### REQUIRED WORK
(1) List every measurement of distance or time that the GTO post gives.
(2) Translate this sentence from the GTO post into Spanish: "keep in mind this is a built 1970 455 HO with less than 100 miles on it"

### EXCERPT
- - - -

# BOOOOOM says the gto



## tyler t (Aug 15, 2010)

took my 69 to the DMV 40 miles away. longest trip so far. shut the baby off and she diesels for i a good 5 or 6 seconds. come out of the dmv 40 minutes later. fire her up and she went boom. crank case back fire. blew the valve cover gasket out and the vally pan seal out. smoke was every where.drove the same as befor execpt for the pungent smell of. oil get it home. take the intake and vally off and what do i see? 2 broken / bent push rods. one lifter came apart and the other is dented and the little piston on the lifter is cockeyed and stuck in there. *I* think the pushrod might have been pluged with who knows what. and the rocker arm seezed. any body have this same problem before? is there another reason reason it would do this? keep in mind this is a built 1970 455 HO with less than 100 miles on it


----------



## freethinker (Nov 14, 2009)

- - - -

### INPUT DATA

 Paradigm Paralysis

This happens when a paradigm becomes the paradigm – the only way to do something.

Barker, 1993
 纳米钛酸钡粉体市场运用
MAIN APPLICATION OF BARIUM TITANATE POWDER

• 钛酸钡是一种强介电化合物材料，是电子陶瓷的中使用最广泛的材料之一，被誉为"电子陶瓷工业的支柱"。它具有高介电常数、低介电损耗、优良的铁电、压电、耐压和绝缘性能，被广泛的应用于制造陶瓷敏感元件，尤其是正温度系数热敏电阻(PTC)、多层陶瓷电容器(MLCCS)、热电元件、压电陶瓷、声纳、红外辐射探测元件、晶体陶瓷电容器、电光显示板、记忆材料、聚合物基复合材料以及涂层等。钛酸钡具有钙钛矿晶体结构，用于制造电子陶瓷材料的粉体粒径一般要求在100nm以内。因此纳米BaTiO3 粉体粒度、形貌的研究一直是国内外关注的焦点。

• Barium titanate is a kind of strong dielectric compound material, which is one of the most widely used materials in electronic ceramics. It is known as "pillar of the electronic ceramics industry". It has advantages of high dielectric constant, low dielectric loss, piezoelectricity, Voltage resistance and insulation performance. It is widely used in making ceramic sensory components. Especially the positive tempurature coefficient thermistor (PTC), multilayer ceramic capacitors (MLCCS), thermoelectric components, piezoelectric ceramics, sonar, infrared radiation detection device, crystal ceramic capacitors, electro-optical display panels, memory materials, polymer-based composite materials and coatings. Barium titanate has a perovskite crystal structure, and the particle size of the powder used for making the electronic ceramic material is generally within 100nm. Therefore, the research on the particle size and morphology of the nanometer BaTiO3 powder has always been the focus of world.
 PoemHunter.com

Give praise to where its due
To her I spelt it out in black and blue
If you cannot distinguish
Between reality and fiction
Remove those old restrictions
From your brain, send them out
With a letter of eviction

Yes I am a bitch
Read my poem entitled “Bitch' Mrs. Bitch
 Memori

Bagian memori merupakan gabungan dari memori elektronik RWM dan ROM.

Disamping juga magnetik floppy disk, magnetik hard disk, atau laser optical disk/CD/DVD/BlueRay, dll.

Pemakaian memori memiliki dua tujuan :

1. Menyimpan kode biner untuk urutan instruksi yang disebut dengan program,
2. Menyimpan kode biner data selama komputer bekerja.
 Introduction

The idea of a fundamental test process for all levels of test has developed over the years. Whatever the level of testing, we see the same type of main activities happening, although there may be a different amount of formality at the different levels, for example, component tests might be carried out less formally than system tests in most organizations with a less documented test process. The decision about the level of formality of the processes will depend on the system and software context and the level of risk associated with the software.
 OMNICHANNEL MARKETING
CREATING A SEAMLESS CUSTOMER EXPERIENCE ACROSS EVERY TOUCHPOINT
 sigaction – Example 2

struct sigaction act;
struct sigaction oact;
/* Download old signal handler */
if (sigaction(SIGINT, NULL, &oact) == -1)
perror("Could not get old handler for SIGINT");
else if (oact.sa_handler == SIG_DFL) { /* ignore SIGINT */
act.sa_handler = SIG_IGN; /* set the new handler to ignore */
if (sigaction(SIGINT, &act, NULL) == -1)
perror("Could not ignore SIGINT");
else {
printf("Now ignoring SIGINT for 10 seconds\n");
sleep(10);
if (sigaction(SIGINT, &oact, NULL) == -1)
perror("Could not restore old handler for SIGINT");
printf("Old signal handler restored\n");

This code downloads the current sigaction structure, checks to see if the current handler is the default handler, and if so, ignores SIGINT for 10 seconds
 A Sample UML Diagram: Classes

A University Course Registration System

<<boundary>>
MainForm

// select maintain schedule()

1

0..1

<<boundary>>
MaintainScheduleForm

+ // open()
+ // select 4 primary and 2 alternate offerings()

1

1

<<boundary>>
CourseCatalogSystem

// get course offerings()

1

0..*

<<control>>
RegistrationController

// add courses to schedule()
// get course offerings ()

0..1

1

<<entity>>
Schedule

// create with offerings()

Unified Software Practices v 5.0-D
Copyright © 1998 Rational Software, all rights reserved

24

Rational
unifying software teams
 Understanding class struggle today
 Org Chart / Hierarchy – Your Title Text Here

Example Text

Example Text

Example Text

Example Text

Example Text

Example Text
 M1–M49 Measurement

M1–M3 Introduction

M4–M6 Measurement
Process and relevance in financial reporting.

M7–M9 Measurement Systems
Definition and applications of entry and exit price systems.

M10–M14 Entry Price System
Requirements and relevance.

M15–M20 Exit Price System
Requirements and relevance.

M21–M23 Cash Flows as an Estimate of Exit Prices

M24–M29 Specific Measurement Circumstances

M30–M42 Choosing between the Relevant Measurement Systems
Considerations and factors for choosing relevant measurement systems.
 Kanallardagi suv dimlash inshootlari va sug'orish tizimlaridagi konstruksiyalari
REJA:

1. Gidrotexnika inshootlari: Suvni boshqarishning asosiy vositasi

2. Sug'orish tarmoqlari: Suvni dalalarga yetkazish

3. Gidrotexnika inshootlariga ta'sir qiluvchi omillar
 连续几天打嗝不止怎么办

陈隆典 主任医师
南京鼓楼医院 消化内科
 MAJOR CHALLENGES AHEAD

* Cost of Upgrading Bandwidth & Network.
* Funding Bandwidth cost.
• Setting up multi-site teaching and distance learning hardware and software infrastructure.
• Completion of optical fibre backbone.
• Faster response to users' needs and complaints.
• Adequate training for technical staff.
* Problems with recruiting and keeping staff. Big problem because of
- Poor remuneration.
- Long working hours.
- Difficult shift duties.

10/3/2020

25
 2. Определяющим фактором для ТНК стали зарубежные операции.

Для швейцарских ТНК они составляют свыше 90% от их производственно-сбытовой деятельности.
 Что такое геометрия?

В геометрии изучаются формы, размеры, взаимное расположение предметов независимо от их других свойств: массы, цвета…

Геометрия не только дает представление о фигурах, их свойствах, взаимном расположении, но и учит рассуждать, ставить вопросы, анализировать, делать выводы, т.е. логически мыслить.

- - - -

### ACTIVITY ANSWERS
(1)
- 40 miles
- a good 5 or 6 seconds
- 40 minutes
- less than 100 miles

(2) Tengan en cuenta que este es un 455 HO de 1970 preparado, con menos de 100 millas recorridas.